In the past few years, evidence has mounted of widespread loneliness in the U.S., which has been connected to alarming rates of suicide and drug addiction, among much else. To Kay Hymowitz, there is overwhelming reason to believe that behind the loneliness epidemic are the massive social changes that began in the middle of the last century—what sociologists term the Second Demographic Transition (SDT)—bringing about lower fertility, less marriage, more births out of wedlock, and more divorce. She writes:
Postwar baby boomers, born between 1946 and 1964, were Generation Zero for the SDT in the United States. Now shuffling their way into their sixties and seventies, older boomers give a glimpse of the long-term downside of the post-SDT culture. If we had to pick just one word to describe it, “lonely” would do. In widely quoted research, . . . Ashton M. Verdery and Rachel Margolis uncovered a recent surge in the number of “kinless” older adults. Lower fertility translates into fewer siblings, aunts, uncles, and cousins, whether for hospital visits or emergency contacts.

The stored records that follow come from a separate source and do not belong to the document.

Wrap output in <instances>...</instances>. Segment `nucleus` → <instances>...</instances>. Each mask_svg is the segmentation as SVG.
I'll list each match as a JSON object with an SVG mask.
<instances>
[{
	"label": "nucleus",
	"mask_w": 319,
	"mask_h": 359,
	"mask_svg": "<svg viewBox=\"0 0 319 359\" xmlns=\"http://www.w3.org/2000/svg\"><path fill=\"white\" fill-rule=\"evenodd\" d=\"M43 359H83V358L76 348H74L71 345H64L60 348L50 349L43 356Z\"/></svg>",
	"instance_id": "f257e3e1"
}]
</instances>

A jump in the number of never-married and divorced adults is also part of the kinlessness story. [Verdery and Margolis] don’t mention cohabitation, but it’s a key ingredient in the rise of kinlessness. Superficially, cohabitation looks roughly equivalent to marriage; couples live together as “husband and wife,” sharing a bed, living space, meals, and, in many cases, children, but without the ring and city-hall certificate. In reality, especially in the U.S., shacking up is a kind of marriage-lite that has added to the tenuousness of post-transition relations. Cohabiting couples break up faster and more often than marrieds. Separated, cohabiting fathers are more likely to withdraw from their kids’ lives than previously married and divorced dads, who are already more unreliable than married dads still in the house. . . .

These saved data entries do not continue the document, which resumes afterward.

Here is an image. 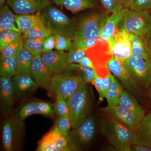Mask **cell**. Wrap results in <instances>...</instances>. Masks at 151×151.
Instances as JSON below:
<instances>
[{
    "mask_svg": "<svg viewBox=\"0 0 151 151\" xmlns=\"http://www.w3.org/2000/svg\"><path fill=\"white\" fill-rule=\"evenodd\" d=\"M132 54L136 55L149 60L147 41L146 36L130 34Z\"/></svg>",
    "mask_w": 151,
    "mask_h": 151,
    "instance_id": "25",
    "label": "cell"
},
{
    "mask_svg": "<svg viewBox=\"0 0 151 151\" xmlns=\"http://www.w3.org/2000/svg\"><path fill=\"white\" fill-rule=\"evenodd\" d=\"M134 144L145 145L151 148V112L145 115L135 130Z\"/></svg>",
    "mask_w": 151,
    "mask_h": 151,
    "instance_id": "21",
    "label": "cell"
},
{
    "mask_svg": "<svg viewBox=\"0 0 151 151\" xmlns=\"http://www.w3.org/2000/svg\"><path fill=\"white\" fill-rule=\"evenodd\" d=\"M12 81L15 97L32 92L39 87L29 74L18 73L12 78Z\"/></svg>",
    "mask_w": 151,
    "mask_h": 151,
    "instance_id": "20",
    "label": "cell"
},
{
    "mask_svg": "<svg viewBox=\"0 0 151 151\" xmlns=\"http://www.w3.org/2000/svg\"><path fill=\"white\" fill-rule=\"evenodd\" d=\"M55 37L52 35L45 38L44 41L42 53L47 52L52 50L55 48Z\"/></svg>",
    "mask_w": 151,
    "mask_h": 151,
    "instance_id": "45",
    "label": "cell"
},
{
    "mask_svg": "<svg viewBox=\"0 0 151 151\" xmlns=\"http://www.w3.org/2000/svg\"><path fill=\"white\" fill-rule=\"evenodd\" d=\"M45 39H24L23 46L34 56L42 55Z\"/></svg>",
    "mask_w": 151,
    "mask_h": 151,
    "instance_id": "34",
    "label": "cell"
},
{
    "mask_svg": "<svg viewBox=\"0 0 151 151\" xmlns=\"http://www.w3.org/2000/svg\"><path fill=\"white\" fill-rule=\"evenodd\" d=\"M36 104V101H32L24 104L20 108L17 116L24 121L29 116L37 114Z\"/></svg>",
    "mask_w": 151,
    "mask_h": 151,
    "instance_id": "38",
    "label": "cell"
},
{
    "mask_svg": "<svg viewBox=\"0 0 151 151\" xmlns=\"http://www.w3.org/2000/svg\"><path fill=\"white\" fill-rule=\"evenodd\" d=\"M23 35H21L5 47L1 51V57L16 56L22 47L24 41Z\"/></svg>",
    "mask_w": 151,
    "mask_h": 151,
    "instance_id": "33",
    "label": "cell"
},
{
    "mask_svg": "<svg viewBox=\"0 0 151 151\" xmlns=\"http://www.w3.org/2000/svg\"><path fill=\"white\" fill-rule=\"evenodd\" d=\"M77 63L81 65V66H84V67L89 68L93 69V64H92V61L86 55L82 58Z\"/></svg>",
    "mask_w": 151,
    "mask_h": 151,
    "instance_id": "46",
    "label": "cell"
},
{
    "mask_svg": "<svg viewBox=\"0 0 151 151\" xmlns=\"http://www.w3.org/2000/svg\"><path fill=\"white\" fill-rule=\"evenodd\" d=\"M96 122L94 116H89L78 127L72 129L68 137L72 150H79L91 142L95 134Z\"/></svg>",
    "mask_w": 151,
    "mask_h": 151,
    "instance_id": "9",
    "label": "cell"
},
{
    "mask_svg": "<svg viewBox=\"0 0 151 151\" xmlns=\"http://www.w3.org/2000/svg\"><path fill=\"white\" fill-rule=\"evenodd\" d=\"M19 73L16 56L1 57L0 75L3 77L12 78Z\"/></svg>",
    "mask_w": 151,
    "mask_h": 151,
    "instance_id": "27",
    "label": "cell"
},
{
    "mask_svg": "<svg viewBox=\"0 0 151 151\" xmlns=\"http://www.w3.org/2000/svg\"><path fill=\"white\" fill-rule=\"evenodd\" d=\"M31 75L39 87L48 90L53 74L44 62L41 55L34 56Z\"/></svg>",
    "mask_w": 151,
    "mask_h": 151,
    "instance_id": "15",
    "label": "cell"
},
{
    "mask_svg": "<svg viewBox=\"0 0 151 151\" xmlns=\"http://www.w3.org/2000/svg\"><path fill=\"white\" fill-rule=\"evenodd\" d=\"M111 74L110 72L107 77L102 78L98 77L96 73H94L92 83L97 89L100 101H103L105 98L106 93L111 84Z\"/></svg>",
    "mask_w": 151,
    "mask_h": 151,
    "instance_id": "32",
    "label": "cell"
},
{
    "mask_svg": "<svg viewBox=\"0 0 151 151\" xmlns=\"http://www.w3.org/2000/svg\"><path fill=\"white\" fill-rule=\"evenodd\" d=\"M85 56H86V53L84 50L71 45L68 52V64L78 63L80 60Z\"/></svg>",
    "mask_w": 151,
    "mask_h": 151,
    "instance_id": "39",
    "label": "cell"
},
{
    "mask_svg": "<svg viewBox=\"0 0 151 151\" xmlns=\"http://www.w3.org/2000/svg\"><path fill=\"white\" fill-rule=\"evenodd\" d=\"M123 1V8H129L130 6L132 5L134 0H122Z\"/></svg>",
    "mask_w": 151,
    "mask_h": 151,
    "instance_id": "49",
    "label": "cell"
},
{
    "mask_svg": "<svg viewBox=\"0 0 151 151\" xmlns=\"http://www.w3.org/2000/svg\"><path fill=\"white\" fill-rule=\"evenodd\" d=\"M133 151H151V148L148 146L142 145L133 144L132 150Z\"/></svg>",
    "mask_w": 151,
    "mask_h": 151,
    "instance_id": "47",
    "label": "cell"
},
{
    "mask_svg": "<svg viewBox=\"0 0 151 151\" xmlns=\"http://www.w3.org/2000/svg\"><path fill=\"white\" fill-rule=\"evenodd\" d=\"M68 52L55 50L44 52L41 56L44 62L53 74H60L65 70L67 65Z\"/></svg>",
    "mask_w": 151,
    "mask_h": 151,
    "instance_id": "18",
    "label": "cell"
},
{
    "mask_svg": "<svg viewBox=\"0 0 151 151\" xmlns=\"http://www.w3.org/2000/svg\"><path fill=\"white\" fill-rule=\"evenodd\" d=\"M6 3L17 14L40 13L51 4L50 0H7Z\"/></svg>",
    "mask_w": 151,
    "mask_h": 151,
    "instance_id": "14",
    "label": "cell"
},
{
    "mask_svg": "<svg viewBox=\"0 0 151 151\" xmlns=\"http://www.w3.org/2000/svg\"><path fill=\"white\" fill-rule=\"evenodd\" d=\"M129 8H123L122 9L112 13L108 17L102 30L100 38L107 41L115 38L119 32L120 24L125 14Z\"/></svg>",
    "mask_w": 151,
    "mask_h": 151,
    "instance_id": "19",
    "label": "cell"
},
{
    "mask_svg": "<svg viewBox=\"0 0 151 151\" xmlns=\"http://www.w3.org/2000/svg\"><path fill=\"white\" fill-rule=\"evenodd\" d=\"M52 35L50 31L40 17L38 21L29 30L23 34V37L24 39H45Z\"/></svg>",
    "mask_w": 151,
    "mask_h": 151,
    "instance_id": "30",
    "label": "cell"
},
{
    "mask_svg": "<svg viewBox=\"0 0 151 151\" xmlns=\"http://www.w3.org/2000/svg\"><path fill=\"white\" fill-rule=\"evenodd\" d=\"M40 14L16 15V25L19 32L24 34L29 30L40 19Z\"/></svg>",
    "mask_w": 151,
    "mask_h": 151,
    "instance_id": "26",
    "label": "cell"
},
{
    "mask_svg": "<svg viewBox=\"0 0 151 151\" xmlns=\"http://www.w3.org/2000/svg\"><path fill=\"white\" fill-rule=\"evenodd\" d=\"M129 9L138 11L151 10V0H134Z\"/></svg>",
    "mask_w": 151,
    "mask_h": 151,
    "instance_id": "44",
    "label": "cell"
},
{
    "mask_svg": "<svg viewBox=\"0 0 151 151\" xmlns=\"http://www.w3.org/2000/svg\"><path fill=\"white\" fill-rule=\"evenodd\" d=\"M76 72L77 75L81 76L84 81L87 83H91L93 79L95 71L91 68L84 67L77 63L68 64L63 72L71 73Z\"/></svg>",
    "mask_w": 151,
    "mask_h": 151,
    "instance_id": "31",
    "label": "cell"
},
{
    "mask_svg": "<svg viewBox=\"0 0 151 151\" xmlns=\"http://www.w3.org/2000/svg\"><path fill=\"white\" fill-rule=\"evenodd\" d=\"M84 51L86 56L92 61L93 69L97 76L102 78L107 77L110 72L107 64L113 57L108 41L102 38L96 44Z\"/></svg>",
    "mask_w": 151,
    "mask_h": 151,
    "instance_id": "7",
    "label": "cell"
},
{
    "mask_svg": "<svg viewBox=\"0 0 151 151\" xmlns=\"http://www.w3.org/2000/svg\"><path fill=\"white\" fill-rule=\"evenodd\" d=\"M81 76L67 72L53 74L48 89L52 93H59L65 100L78 89L83 81Z\"/></svg>",
    "mask_w": 151,
    "mask_h": 151,
    "instance_id": "10",
    "label": "cell"
},
{
    "mask_svg": "<svg viewBox=\"0 0 151 151\" xmlns=\"http://www.w3.org/2000/svg\"><path fill=\"white\" fill-rule=\"evenodd\" d=\"M15 17L9 8L4 4L0 8V32L8 29L17 30L16 26Z\"/></svg>",
    "mask_w": 151,
    "mask_h": 151,
    "instance_id": "29",
    "label": "cell"
},
{
    "mask_svg": "<svg viewBox=\"0 0 151 151\" xmlns=\"http://www.w3.org/2000/svg\"><path fill=\"white\" fill-rule=\"evenodd\" d=\"M6 1L7 0H0V6H2L4 5L5 4Z\"/></svg>",
    "mask_w": 151,
    "mask_h": 151,
    "instance_id": "50",
    "label": "cell"
},
{
    "mask_svg": "<svg viewBox=\"0 0 151 151\" xmlns=\"http://www.w3.org/2000/svg\"><path fill=\"white\" fill-rule=\"evenodd\" d=\"M102 133L116 150L130 151L134 144L135 131L110 118L101 124Z\"/></svg>",
    "mask_w": 151,
    "mask_h": 151,
    "instance_id": "2",
    "label": "cell"
},
{
    "mask_svg": "<svg viewBox=\"0 0 151 151\" xmlns=\"http://www.w3.org/2000/svg\"><path fill=\"white\" fill-rule=\"evenodd\" d=\"M124 90V86L119 82V79L112 73L111 84L105 96L108 106L118 105L120 97Z\"/></svg>",
    "mask_w": 151,
    "mask_h": 151,
    "instance_id": "24",
    "label": "cell"
},
{
    "mask_svg": "<svg viewBox=\"0 0 151 151\" xmlns=\"http://www.w3.org/2000/svg\"><path fill=\"white\" fill-rule=\"evenodd\" d=\"M25 124L17 115L8 117L3 122L2 142L6 151L18 150L24 134Z\"/></svg>",
    "mask_w": 151,
    "mask_h": 151,
    "instance_id": "5",
    "label": "cell"
},
{
    "mask_svg": "<svg viewBox=\"0 0 151 151\" xmlns=\"http://www.w3.org/2000/svg\"><path fill=\"white\" fill-rule=\"evenodd\" d=\"M102 110L110 118L115 119L130 129L135 131L142 119L132 111L119 105L109 106Z\"/></svg>",
    "mask_w": 151,
    "mask_h": 151,
    "instance_id": "13",
    "label": "cell"
},
{
    "mask_svg": "<svg viewBox=\"0 0 151 151\" xmlns=\"http://www.w3.org/2000/svg\"><path fill=\"white\" fill-rule=\"evenodd\" d=\"M36 109L37 114H40L45 116H53L55 113L53 105L48 102L42 101L36 102Z\"/></svg>",
    "mask_w": 151,
    "mask_h": 151,
    "instance_id": "41",
    "label": "cell"
},
{
    "mask_svg": "<svg viewBox=\"0 0 151 151\" xmlns=\"http://www.w3.org/2000/svg\"><path fill=\"white\" fill-rule=\"evenodd\" d=\"M150 97L151 99V83L150 86Z\"/></svg>",
    "mask_w": 151,
    "mask_h": 151,
    "instance_id": "51",
    "label": "cell"
},
{
    "mask_svg": "<svg viewBox=\"0 0 151 151\" xmlns=\"http://www.w3.org/2000/svg\"><path fill=\"white\" fill-rule=\"evenodd\" d=\"M101 38L97 39H84L79 40L73 41L72 45L76 47L83 50H86L96 44L101 40Z\"/></svg>",
    "mask_w": 151,
    "mask_h": 151,
    "instance_id": "43",
    "label": "cell"
},
{
    "mask_svg": "<svg viewBox=\"0 0 151 151\" xmlns=\"http://www.w3.org/2000/svg\"><path fill=\"white\" fill-rule=\"evenodd\" d=\"M87 84L83 81L77 91L66 100L72 129L78 127L90 115L92 103Z\"/></svg>",
    "mask_w": 151,
    "mask_h": 151,
    "instance_id": "3",
    "label": "cell"
},
{
    "mask_svg": "<svg viewBox=\"0 0 151 151\" xmlns=\"http://www.w3.org/2000/svg\"><path fill=\"white\" fill-rule=\"evenodd\" d=\"M56 4L64 7L76 14L87 9H95L98 6V0H53Z\"/></svg>",
    "mask_w": 151,
    "mask_h": 151,
    "instance_id": "22",
    "label": "cell"
},
{
    "mask_svg": "<svg viewBox=\"0 0 151 151\" xmlns=\"http://www.w3.org/2000/svg\"><path fill=\"white\" fill-rule=\"evenodd\" d=\"M148 44L149 60L151 63V31L146 36Z\"/></svg>",
    "mask_w": 151,
    "mask_h": 151,
    "instance_id": "48",
    "label": "cell"
},
{
    "mask_svg": "<svg viewBox=\"0 0 151 151\" xmlns=\"http://www.w3.org/2000/svg\"><path fill=\"white\" fill-rule=\"evenodd\" d=\"M36 151H72L68 138L64 136L55 124L38 143Z\"/></svg>",
    "mask_w": 151,
    "mask_h": 151,
    "instance_id": "11",
    "label": "cell"
},
{
    "mask_svg": "<svg viewBox=\"0 0 151 151\" xmlns=\"http://www.w3.org/2000/svg\"><path fill=\"white\" fill-rule=\"evenodd\" d=\"M15 99L12 78L0 77V100L2 113L7 116L13 106Z\"/></svg>",
    "mask_w": 151,
    "mask_h": 151,
    "instance_id": "17",
    "label": "cell"
},
{
    "mask_svg": "<svg viewBox=\"0 0 151 151\" xmlns=\"http://www.w3.org/2000/svg\"><path fill=\"white\" fill-rule=\"evenodd\" d=\"M107 67L109 71L121 81L126 90L136 97H140L142 89L136 84L123 63L113 57L107 64Z\"/></svg>",
    "mask_w": 151,
    "mask_h": 151,
    "instance_id": "12",
    "label": "cell"
},
{
    "mask_svg": "<svg viewBox=\"0 0 151 151\" xmlns=\"http://www.w3.org/2000/svg\"><path fill=\"white\" fill-rule=\"evenodd\" d=\"M118 105L132 111L141 119L145 115L142 105L138 103L133 94L126 89L124 90L120 97Z\"/></svg>",
    "mask_w": 151,
    "mask_h": 151,
    "instance_id": "23",
    "label": "cell"
},
{
    "mask_svg": "<svg viewBox=\"0 0 151 151\" xmlns=\"http://www.w3.org/2000/svg\"><path fill=\"white\" fill-rule=\"evenodd\" d=\"M55 48L59 51L68 50L72 45L73 40L70 38L63 35H56Z\"/></svg>",
    "mask_w": 151,
    "mask_h": 151,
    "instance_id": "42",
    "label": "cell"
},
{
    "mask_svg": "<svg viewBox=\"0 0 151 151\" xmlns=\"http://www.w3.org/2000/svg\"><path fill=\"white\" fill-rule=\"evenodd\" d=\"M113 57L119 62L124 63L132 54L130 34L120 31L115 36V44L112 49Z\"/></svg>",
    "mask_w": 151,
    "mask_h": 151,
    "instance_id": "16",
    "label": "cell"
},
{
    "mask_svg": "<svg viewBox=\"0 0 151 151\" xmlns=\"http://www.w3.org/2000/svg\"><path fill=\"white\" fill-rule=\"evenodd\" d=\"M129 34L146 36L151 31V16L148 11L129 9L125 14L119 28Z\"/></svg>",
    "mask_w": 151,
    "mask_h": 151,
    "instance_id": "6",
    "label": "cell"
},
{
    "mask_svg": "<svg viewBox=\"0 0 151 151\" xmlns=\"http://www.w3.org/2000/svg\"><path fill=\"white\" fill-rule=\"evenodd\" d=\"M55 124L63 134L68 137L71 128L72 129V124L69 116L58 117Z\"/></svg>",
    "mask_w": 151,
    "mask_h": 151,
    "instance_id": "37",
    "label": "cell"
},
{
    "mask_svg": "<svg viewBox=\"0 0 151 151\" xmlns=\"http://www.w3.org/2000/svg\"><path fill=\"white\" fill-rule=\"evenodd\" d=\"M40 15L52 35L65 36L73 40L76 19L68 17L51 3L42 11Z\"/></svg>",
    "mask_w": 151,
    "mask_h": 151,
    "instance_id": "1",
    "label": "cell"
},
{
    "mask_svg": "<svg viewBox=\"0 0 151 151\" xmlns=\"http://www.w3.org/2000/svg\"><path fill=\"white\" fill-rule=\"evenodd\" d=\"M55 94V100L53 104L54 113L58 117L69 116V111L67 101L59 93Z\"/></svg>",
    "mask_w": 151,
    "mask_h": 151,
    "instance_id": "35",
    "label": "cell"
},
{
    "mask_svg": "<svg viewBox=\"0 0 151 151\" xmlns=\"http://www.w3.org/2000/svg\"><path fill=\"white\" fill-rule=\"evenodd\" d=\"M21 34L17 30L8 29L0 32V50Z\"/></svg>",
    "mask_w": 151,
    "mask_h": 151,
    "instance_id": "36",
    "label": "cell"
},
{
    "mask_svg": "<svg viewBox=\"0 0 151 151\" xmlns=\"http://www.w3.org/2000/svg\"><path fill=\"white\" fill-rule=\"evenodd\" d=\"M16 57L19 73L31 75V68L34 55L23 47L19 50Z\"/></svg>",
    "mask_w": 151,
    "mask_h": 151,
    "instance_id": "28",
    "label": "cell"
},
{
    "mask_svg": "<svg viewBox=\"0 0 151 151\" xmlns=\"http://www.w3.org/2000/svg\"><path fill=\"white\" fill-rule=\"evenodd\" d=\"M109 14L102 11L94 12L76 19L73 41L100 38Z\"/></svg>",
    "mask_w": 151,
    "mask_h": 151,
    "instance_id": "4",
    "label": "cell"
},
{
    "mask_svg": "<svg viewBox=\"0 0 151 151\" xmlns=\"http://www.w3.org/2000/svg\"><path fill=\"white\" fill-rule=\"evenodd\" d=\"M105 12L113 13L123 8L122 0H99Z\"/></svg>",
    "mask_w": 151,
    "mask_h": 151,
    "instance_id": "40",
    "label": "cell"
},
{
    "mask_svg": "<svg viewBox=\"0 0 151 151\" xmlns=\"http://www.w3.org/2000/svg\"><path fill=\"white\" fill-rule=\"evenodd\" d=\"M136 84L142 89L151 83V63L142 57L132 54L123 63Z\"/></svg>",
    "mask_w": 151,
    "mask_h": 151,
    "instance_id": "8",
    "label": "cell"
}]
</instances>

In translating family formation into a strictly private matter, the SDT whistled past a critical fact of our history—namely, that kinship has been the most powerful glue of human groups since Homo sapiens first discovered the mother-in-law. . . . [T]hough marriage has shape-shifted over the centuries and across cultures, it has always defined those people—spouses, parents, children, grandparents, siblings, in-laws—to whom we owe special attention and mutual protection. That would explain why cohabiting couples, even those with children, don’t have the same support from extended family as married couples with children. Marriage creates kin; cohabitation does not.